I installed the extract_json udf from labs.mysql.com and played around with a test table with 2.750.000 entries.
CREATE TABLE `testdb`.`JSON_TEST_TABLE` (
`AUTO_ID` INT UNSIGNED NOT NULL AUTO_INCREMENT,
`OP_ID` INT NULL,
`JSON` LONGTEXT NULL,
PRIMARY KEY (`AUTO_ID`)) $$
An example JSON field would look like so:
{"ts": "2014-10-30 15:08:56 (9400.223725848107) ", "operation": "1846922"}
I found that putting json_extract into a select statement has virtually no performance impact. I.e. the following selects (almost) have the same performance:
SELECT * FROM JSON_TEST_TABLE where OP_ID=2000000 LIMIT 10;
SELECT OP_ID, json_extract(JSON, "ts") ts, json_extract(JSON, "operation") operation FROM JSON_TEST_TABLE where OP_ID=2000000 LIMIT 10;
However, as soon as I put a json_extract expression into the where clause the execution time increases by a factor of 10 or more (I went from 2,5 to 30 secs):
SELECT OP_ID, json_extract(JSON, "ts") ts, json_extract(JSON, "operation") operation FROM JSON_TEST_TABLE where json_extract(JSON, "operation")=2000000 LIMIT 10;
At this point I am thinking that I need to extract all info that I want to search into separate columns at insert time, and that if I really have to search in the json data I need to first narrow down the number of rows to be searched by other criteria, but I would like to make sure that I am not missing anything obvious. E.g. can I somehow index the json fields? Or is my select statement inefficiently written?

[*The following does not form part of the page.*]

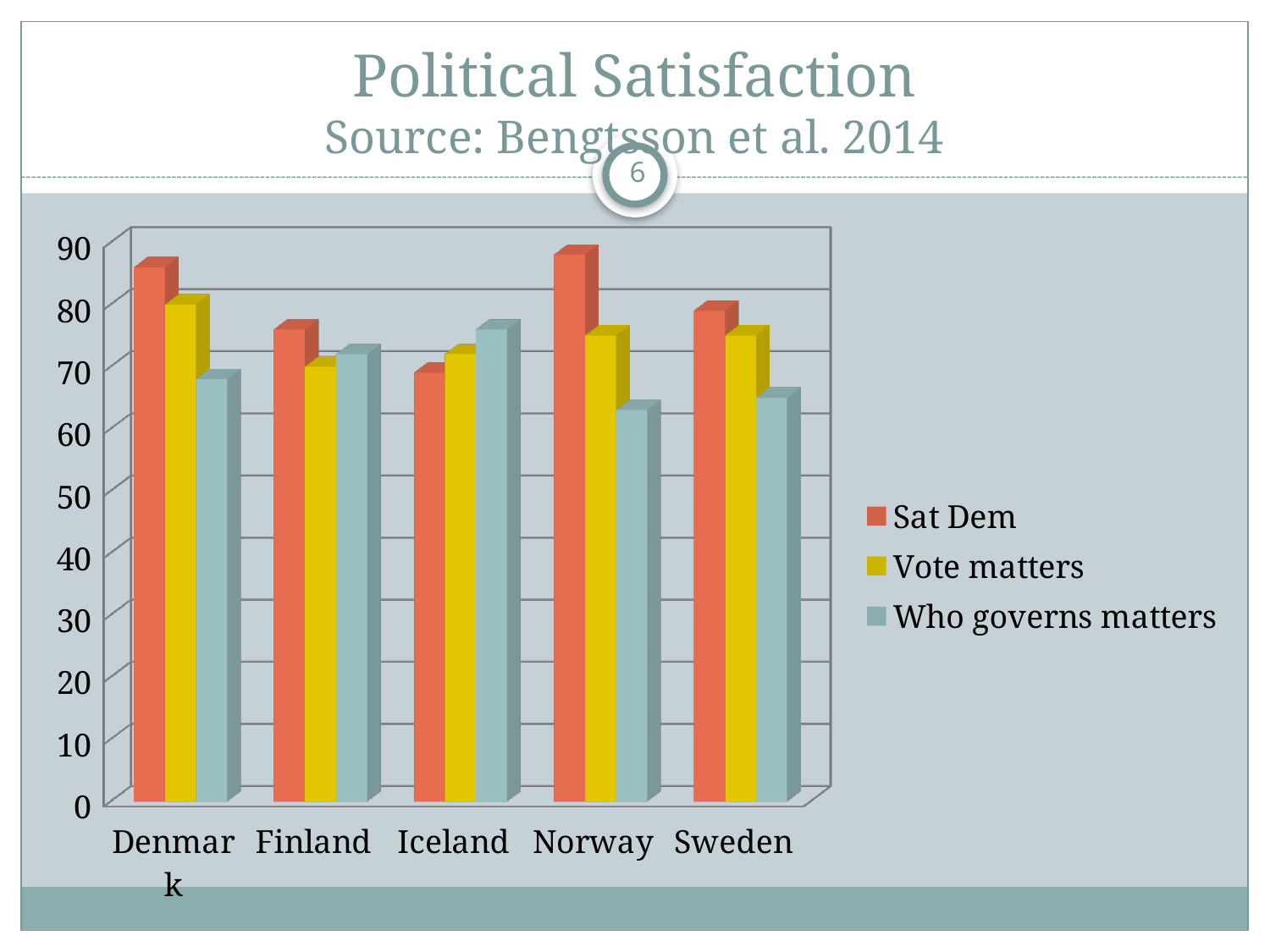
Is the Sat Dem value for Denmark greater or less than 80? greater For Denmark, which is larger: Sat Dem or Who governs matters? Sat Dem How many series does the chart's legend list? 3 Which country has the highest Vote matters value? Denmark Is the Sat Dem value for Finland greater or less than 70? greater How many countries are shown on the x axis of the chart? 5 Which country has the highest Sat Dem value? Norway What is the source cited in the chart's title? Bengtsson et al. 2014 Is the Who governs matters value for Norway greater or less than 70? less For Iceland, which is larger: Sat Dem or Who governs matters? Who governs matters What kind of chart is shown on the slide? Bar chart Which country has the lowest Sat Dem value? Iceland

In fact during the execution of
SELECT * FROM JSON_TEST_TABLE where OP_ID=2000000 LIMIT 10;
json_extract() will be executed at most 10 times.
During this one
SELECT OP_ID, json_extract(JSON, "ts") ts, json_extract(JSON, "operation") operation FROM JSON_TEST_TABLE where json_extract(JSON, "operation")=2000000 LIMIT 10;
json_extract() will be executed for each row and the result limited to 10 records, hence the speed loss. Indexing won't help either since the processing time is used up rather tby the external code than MySQL's. Imho, the best bet in this case would be an optimized UDF.